• DATA FOR THIS EXERCISE
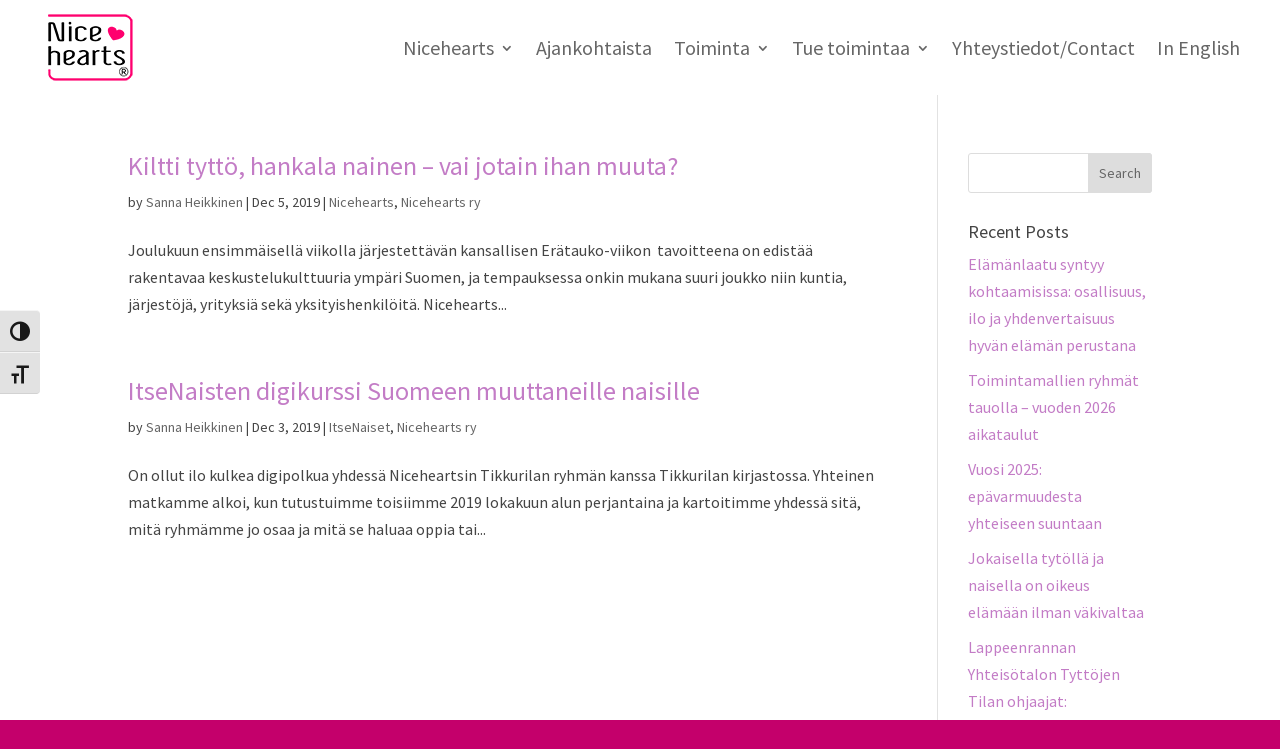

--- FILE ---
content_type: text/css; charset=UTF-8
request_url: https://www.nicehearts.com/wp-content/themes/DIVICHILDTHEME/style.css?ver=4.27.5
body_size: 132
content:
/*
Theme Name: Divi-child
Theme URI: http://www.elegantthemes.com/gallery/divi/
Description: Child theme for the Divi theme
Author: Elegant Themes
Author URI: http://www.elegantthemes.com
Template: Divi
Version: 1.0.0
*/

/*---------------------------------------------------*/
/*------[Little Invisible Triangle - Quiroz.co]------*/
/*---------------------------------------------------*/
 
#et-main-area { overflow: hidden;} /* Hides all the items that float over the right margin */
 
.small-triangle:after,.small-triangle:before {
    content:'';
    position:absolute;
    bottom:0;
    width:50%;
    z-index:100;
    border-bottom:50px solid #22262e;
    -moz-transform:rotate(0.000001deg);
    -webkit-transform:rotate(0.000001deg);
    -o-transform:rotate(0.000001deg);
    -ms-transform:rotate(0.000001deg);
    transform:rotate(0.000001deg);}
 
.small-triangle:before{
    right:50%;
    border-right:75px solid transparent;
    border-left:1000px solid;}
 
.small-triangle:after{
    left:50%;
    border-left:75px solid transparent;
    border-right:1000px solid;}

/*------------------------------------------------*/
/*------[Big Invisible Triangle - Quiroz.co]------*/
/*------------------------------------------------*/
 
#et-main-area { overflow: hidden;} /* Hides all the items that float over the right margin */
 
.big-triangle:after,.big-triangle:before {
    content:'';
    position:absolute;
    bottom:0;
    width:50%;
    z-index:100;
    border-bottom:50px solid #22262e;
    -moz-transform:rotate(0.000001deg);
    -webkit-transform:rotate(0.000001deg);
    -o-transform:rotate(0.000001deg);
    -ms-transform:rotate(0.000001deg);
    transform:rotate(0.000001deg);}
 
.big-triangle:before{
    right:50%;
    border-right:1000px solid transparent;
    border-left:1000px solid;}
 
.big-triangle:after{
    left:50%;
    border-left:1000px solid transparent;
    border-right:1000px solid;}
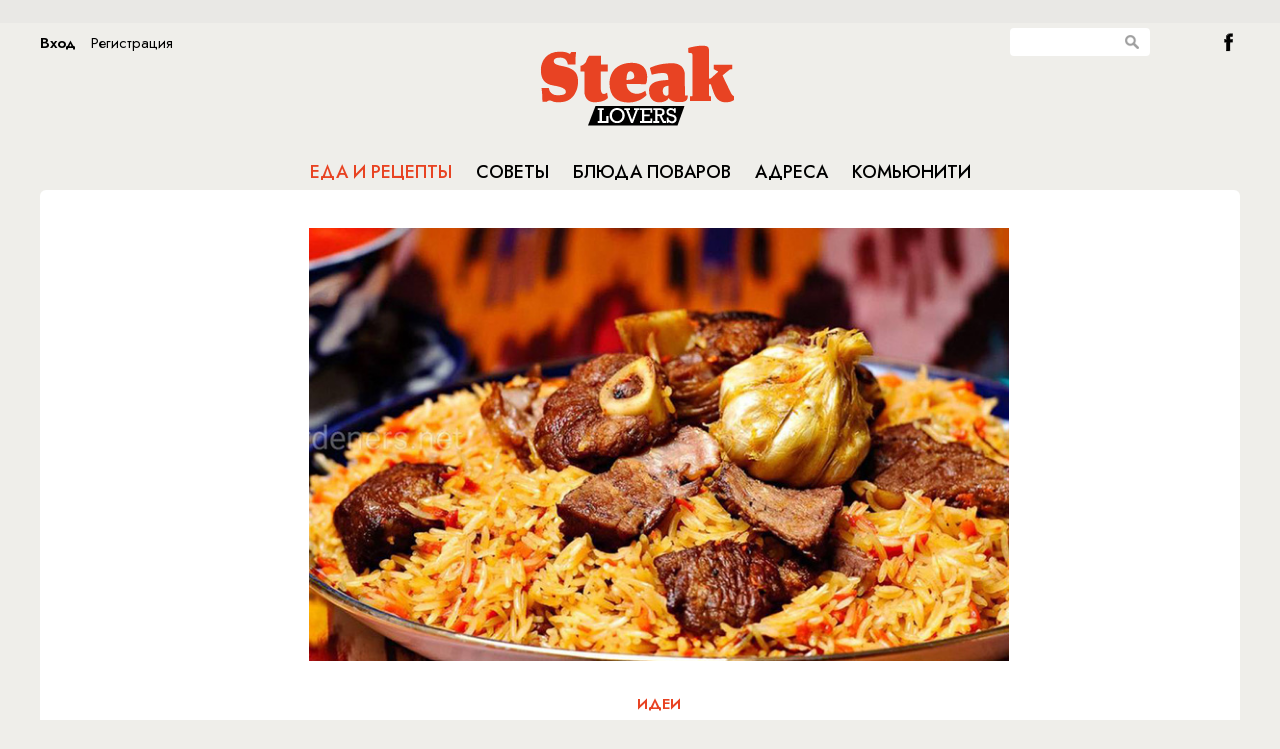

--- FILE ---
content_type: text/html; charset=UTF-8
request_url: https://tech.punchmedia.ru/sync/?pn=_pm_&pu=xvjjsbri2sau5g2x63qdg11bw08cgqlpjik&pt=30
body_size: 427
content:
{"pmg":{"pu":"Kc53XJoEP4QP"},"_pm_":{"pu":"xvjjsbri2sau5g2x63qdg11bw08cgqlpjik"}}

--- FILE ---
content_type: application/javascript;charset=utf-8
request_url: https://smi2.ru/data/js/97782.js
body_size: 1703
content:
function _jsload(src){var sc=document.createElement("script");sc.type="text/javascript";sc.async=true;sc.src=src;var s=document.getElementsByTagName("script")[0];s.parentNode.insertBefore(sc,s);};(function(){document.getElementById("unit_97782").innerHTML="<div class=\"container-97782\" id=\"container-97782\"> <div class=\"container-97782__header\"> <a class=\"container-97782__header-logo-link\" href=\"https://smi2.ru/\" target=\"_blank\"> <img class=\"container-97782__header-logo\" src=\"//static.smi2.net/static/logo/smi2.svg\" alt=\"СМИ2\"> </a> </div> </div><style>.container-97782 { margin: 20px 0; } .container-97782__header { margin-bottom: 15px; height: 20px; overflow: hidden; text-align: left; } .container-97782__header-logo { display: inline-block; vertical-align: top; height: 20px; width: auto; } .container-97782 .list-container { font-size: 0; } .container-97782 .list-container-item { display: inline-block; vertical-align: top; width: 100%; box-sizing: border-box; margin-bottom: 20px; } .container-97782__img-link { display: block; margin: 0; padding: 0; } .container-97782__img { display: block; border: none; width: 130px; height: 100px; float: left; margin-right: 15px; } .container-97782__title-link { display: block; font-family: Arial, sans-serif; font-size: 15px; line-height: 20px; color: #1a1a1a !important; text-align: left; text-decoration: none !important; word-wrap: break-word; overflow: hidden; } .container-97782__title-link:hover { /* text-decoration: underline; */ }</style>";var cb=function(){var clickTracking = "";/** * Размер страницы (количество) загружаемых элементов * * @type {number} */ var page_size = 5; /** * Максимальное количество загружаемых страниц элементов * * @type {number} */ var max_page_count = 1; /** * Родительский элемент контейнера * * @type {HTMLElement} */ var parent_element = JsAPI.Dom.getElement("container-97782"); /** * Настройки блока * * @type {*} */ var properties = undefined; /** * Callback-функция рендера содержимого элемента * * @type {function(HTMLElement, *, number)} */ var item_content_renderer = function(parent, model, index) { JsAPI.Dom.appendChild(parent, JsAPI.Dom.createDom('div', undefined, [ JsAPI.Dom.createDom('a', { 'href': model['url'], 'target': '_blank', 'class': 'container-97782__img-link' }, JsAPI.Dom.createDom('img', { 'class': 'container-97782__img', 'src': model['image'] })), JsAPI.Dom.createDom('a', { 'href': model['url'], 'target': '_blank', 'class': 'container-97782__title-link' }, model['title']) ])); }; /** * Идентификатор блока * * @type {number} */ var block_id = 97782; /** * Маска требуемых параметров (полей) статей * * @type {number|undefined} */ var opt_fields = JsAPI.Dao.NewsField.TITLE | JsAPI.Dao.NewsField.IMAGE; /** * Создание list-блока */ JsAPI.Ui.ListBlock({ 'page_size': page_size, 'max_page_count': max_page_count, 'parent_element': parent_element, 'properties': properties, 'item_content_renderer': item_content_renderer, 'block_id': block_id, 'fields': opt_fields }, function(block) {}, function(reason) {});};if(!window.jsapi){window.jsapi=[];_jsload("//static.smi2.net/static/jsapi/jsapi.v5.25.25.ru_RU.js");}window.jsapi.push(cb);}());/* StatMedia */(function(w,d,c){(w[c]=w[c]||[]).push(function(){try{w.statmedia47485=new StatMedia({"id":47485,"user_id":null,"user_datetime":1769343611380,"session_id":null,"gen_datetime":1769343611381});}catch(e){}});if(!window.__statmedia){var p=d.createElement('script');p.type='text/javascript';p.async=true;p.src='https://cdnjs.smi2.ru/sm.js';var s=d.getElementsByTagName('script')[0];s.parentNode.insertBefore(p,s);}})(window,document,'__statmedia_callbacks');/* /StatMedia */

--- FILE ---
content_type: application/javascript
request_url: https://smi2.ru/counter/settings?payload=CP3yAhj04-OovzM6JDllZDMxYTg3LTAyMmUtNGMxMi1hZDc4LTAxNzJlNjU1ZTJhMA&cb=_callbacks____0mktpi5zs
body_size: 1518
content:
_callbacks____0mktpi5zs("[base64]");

• INSTRUCTIONS TO FOLLOW
Please reproduce the entries above line by line, exactly, leaving out each image.

• ANSWER FOR THE TASK
--- FILE ---
content_type: text/css; charset=UTF-8
request_url: https://www.nicehearts.com/wp-content/themes/DIVICHILDTHEME/style.css?ver=4.27.5
body_size: 132
content:
/*
Theme Name: Divi-child
Theme URI: http://www.elegantthemes.com/gallery/divi/
Description: Child theme for the Divi theme
Author: Elegant Themes
Author URI: http://www.elegantthemes.com
Template: Divi
Version: 1.0.0
*/

/*---------------------------------------------------*/
/*------[Little Invisible Triangle - Quiroz.co]------*/
/*---------------------------------------------------*/
 
#et-main-area { overflow: hidden;} /* Hides all the items that float over the right margin */
 
.small-triangle:after,.small-triangle:before {
    content:'';
    position:absolute;
    bottom:0;
    width:50%;
    z-index:100;
    border-bottom:50px solid #22262e;
    -moz-transform:rotate(0.000001deg);
    -webkit-transform:rotate(0.000001deg);
    -o-transform:rotate(0.000001deg);
    -ms-transform:rotate(0.000001deg);
    transform:rotate(0.000001deg);}
 
.small-triangle:before{
    right:50%;
    border-right:75px solid transparent;
    border-left:1000px solid;}
 
.small-triangle:after{
    left:50%;
    border-left:75px solid transparent;
    border-right:1000px solid;}

/*------------------------------------------------*/
/*------[Big Invisible Triangle - Quiroz.co]------*/
/*------------------------------------------------*/
 
#et-main-area { overflow: hidden;} /* Hides all the items that float over the right margin */
 
.big-triangle:after,.big-triangle:before {
    content:'';
    position:absolute;
    bottom:0;
    width:50%;
    z-index:100;
    border-bottom:50px solid #22262e;
    -moz-transform:rotate(0.000001deg);
    -webkit-transform:rotate(0.000001deg);
    -o-transform:rotate(0.000001deg);
    -ms-transform:rotate(0.000001deg);
    transform:rotate(0.000001deg);}
 
.big-triangle:before{
    right:50%;
    border-right:1000px solid transparent;
    border-left:1000px solid;}
 
.big-triangle:after{
    left:50%;
    border-left:1000px solid transparent;
    border-right:1000px solid;}

--- FILE ---
content_type: text/html; charset=UTF-8
request_url: https://tech.punchmedia.ru/sync/?pn=_pm_&pu=xvjjsbri2sau5g2x63qdg11bw08cgqlpjik&pt=30
body_size: 427
content:
{"pmg":{"pu":"Kc53XJoEP4QP"},"_pm_":{"pu":"xvjjsbri2sau5g2x63qdg11bw08cgqlpjik"}}

--- FILE ---
content_type: application/javascript;charset=utf-8
request_url: https://smi2.ru/data/js/97782.js
body_size: 1703
content:
function _jsload(src){var sc=document.createElement("script");sc.type="text/javascript";sc.async=true;sc.src=src;var s=document.getElementsByTagName("script")[0];s.parentNode.insertBefore(sc,s);};(function(){document.getElementById("unit_97782").innerHTML="<div class=\"container-97782\" id=\"container-97782\"> <div class=\"container-97782__header\"> <a class=\"container-97782__header-logo-link\" href=\"https://smi2.ru/\" target=\"_blank\"> <img class=\"container-97782__header-logo\" src=\"//static.smi2.net/static/logo/smi2.svg\" alt=\"СМИ2\"> </a> </div> </div><style>.container-97782 { margin: 20px 0; } .container-97782__header { margin-bottom: 15px; height: 20px; overflow: hidden; text-align: left; } .container-97782__header-logo { display: inline-block; vertical-align: top; height: 20px; width: auto; } .container-97782 .list-container { font-size: 0; } .container-97782 .list-container-item { display: inline-block; vertical-align: top; width: 100%; box-sizing: border-box; margin-bottom: 20px; } .container-97782__img-link { display: block; margin: 0; padding: 0; } .container-97782__img { display: block; border: none; width: 130px; height: 100px; float: left; margin-right: 15px; } .container-97782__title-link { display: block; font-family: Arial, sans-serif; font-size: 15px; line-height: 20px; color: #1a1a1a !important; text-align: left; text-decoration: none !important; word-wrap: break-word; overflow: hidden; } .container-97782__title-link:hover { /* text-decoration: underline; */ }</style>";var cb=function(){var clickTracking = "";/** * Размер страницы (количество) загружаемых элементов * * @type {number} */ var page_size = 5; /** * Максимальное количество загружаемых страниц элементов * * @type {number} */ var max_page_count = 1; /** * Родительский элемент контейнера * * @type {HTMLElement} */ var parent_element = JsAPI.Dom.getElement("container-97782"); /** * Настройки блока * * @type {*} */ var properties = undefined; /** * Callback-функция рендера содержимого элемента * * @type {function(HTMLElement, *, number)} */ var item_content_renderer = function(parent, model, index) { JsAPI.Dom.appendChild(parent, JsAPI.Dom.createDom('div', undefined, [ JsAPI.Dom.createDom('a', { 'href': model['url'], 'target': '_blank', 'class': 'container-97782__img-link' }, JsAPI.Dom.createDom('img', { 'class': 'container-97782__img', 'src': model['image'] })), JsAPI.Dom.createDom('a', { 'href': model['url'], 'target': '_blank', 'class': 'container-97782__title-link' }, model['title']) ])); }; /** * Идентификатор блока * * @type {number} */ var block_id = 97782; /** * Маска требуемых параметров (полей) статей * * @type {number|undefined} */ var opt_fields = JsAPI.Dao.NewsField.TITLE | JsAPI.Dao.NewsField.IMAGE; /** * Создание list-блока */ JsAPI.Ui.ListBlock({ 'page_size': page_size, 'max_page_count': max_page_count, 'parent_element': parent_element, 'properties': properties, 'item_content_renderer': item_content_renderer, 'block_id': block_id, 'fields': opt_fields }, function(block) {}, function(reason) {});};if(!window.jsapi){window.jsapi=[];_jsload("//static.smi2.net/static/jsapi/jsapi.v5.25.25.ru_RU.js");}window.jsapi.push(cb);}());/* StatMedia */(function(w,d,c){(w[c]=w[c]||[]).push(function(){try{w.statmedia47485=new StatMedia({"id":47485,"user_id":null,"user_datetime":1769343611380,"session_id":null,"gen_datetime":1769343611381});}catch(e){}});if(!window.__statmedia){var p=d.createElement('script');p.type='text/javascript';p.async=true;p.src='https://cdnjs.smi2.ru/sm.js';var s=d.getElementsByTagName('script')[0];s.parentNode.insertBefore(p,s);}})(window,document,'__statmedia_callbacks');/* /StatMedia */

--- FILE ---
content_type: application/javascript
request_url: https://smi2.ru/counter/settings?payload=CP3yAhj04-OovzM6JDllZDMxYTg3LTAyMmUtNGMxMi1hZDc4LTAxNzJlNjU1ZTJhMA&cb=_callbacks____0mktpi5zs
body_size: 1518
content:
_callbacks____0mktpi5zs("[base64]");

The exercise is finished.